- [Exercise details]
Take nothing but the lines from the one with "Richard Mille RM055" through the one with "ProMover 250 - Meteor" in the entries below, both ends kept, and return them exactly with pictures left out.

- [The input]
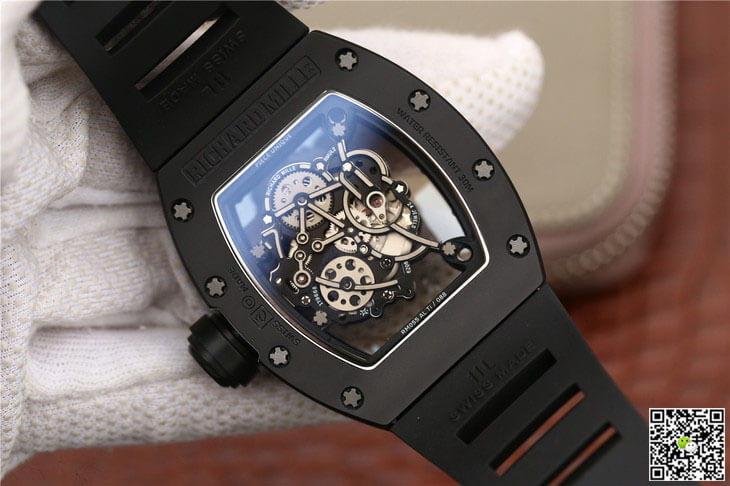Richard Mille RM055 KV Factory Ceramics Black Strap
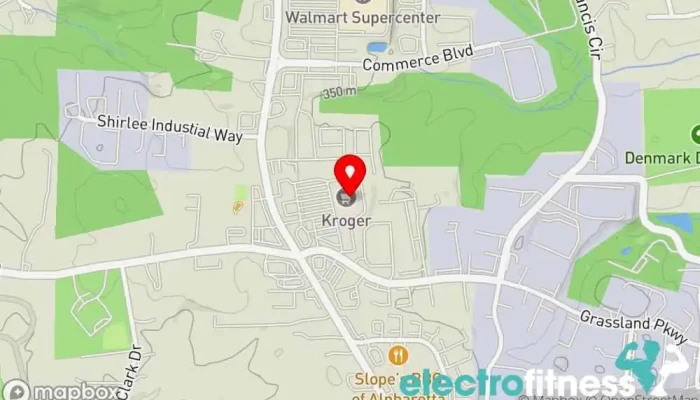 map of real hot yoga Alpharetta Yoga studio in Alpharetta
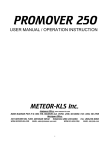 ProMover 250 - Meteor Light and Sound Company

---

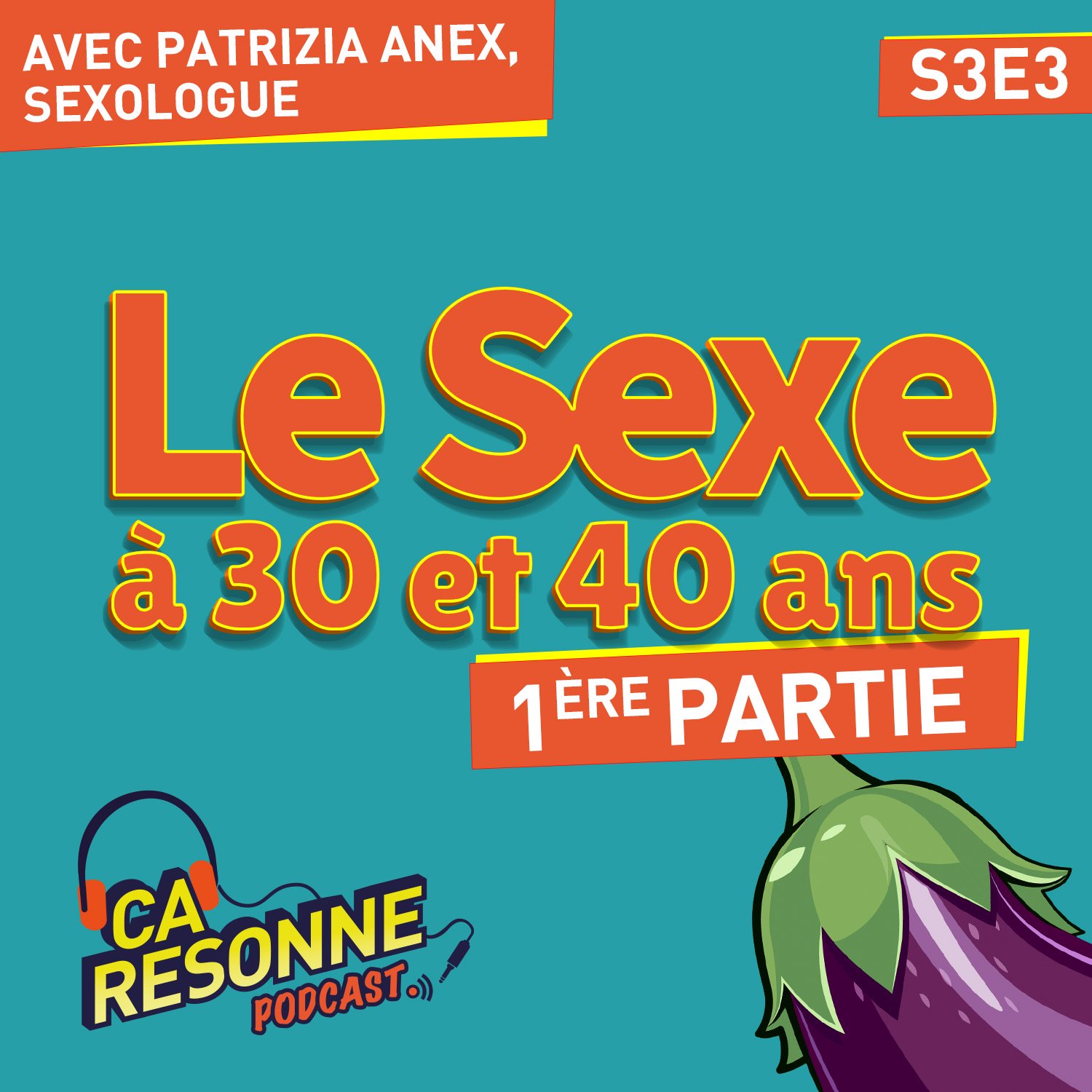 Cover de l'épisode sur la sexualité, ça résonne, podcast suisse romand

==

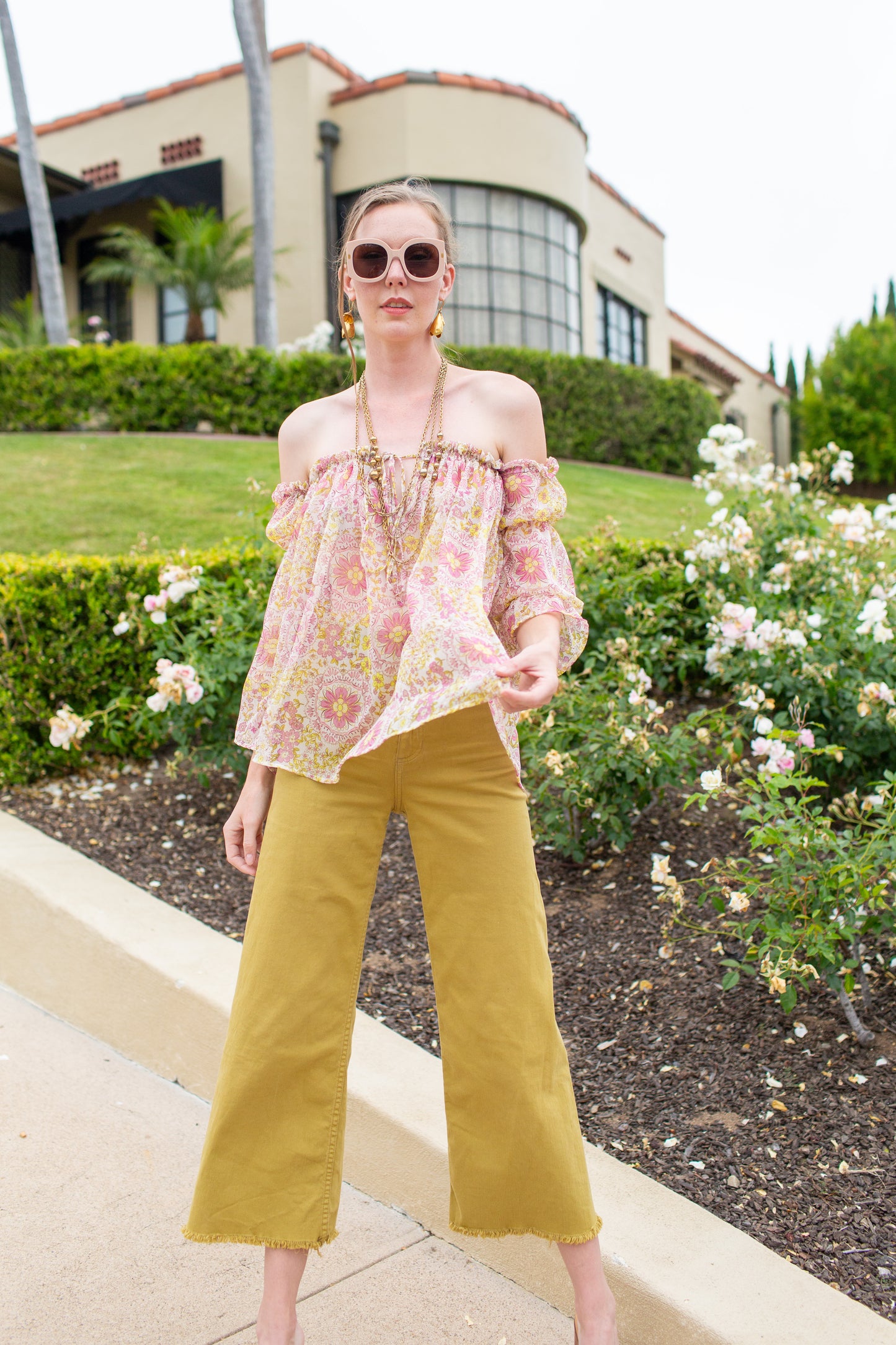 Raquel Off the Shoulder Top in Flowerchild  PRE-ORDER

- [Finished exercise]
Richard Mille RM055 KV Factory Ceramics Black Strap
 map of real hot yoga Alpharetta Yoga studio in Alpharetta
 ProMover 250 - Meteor Light and Sound Company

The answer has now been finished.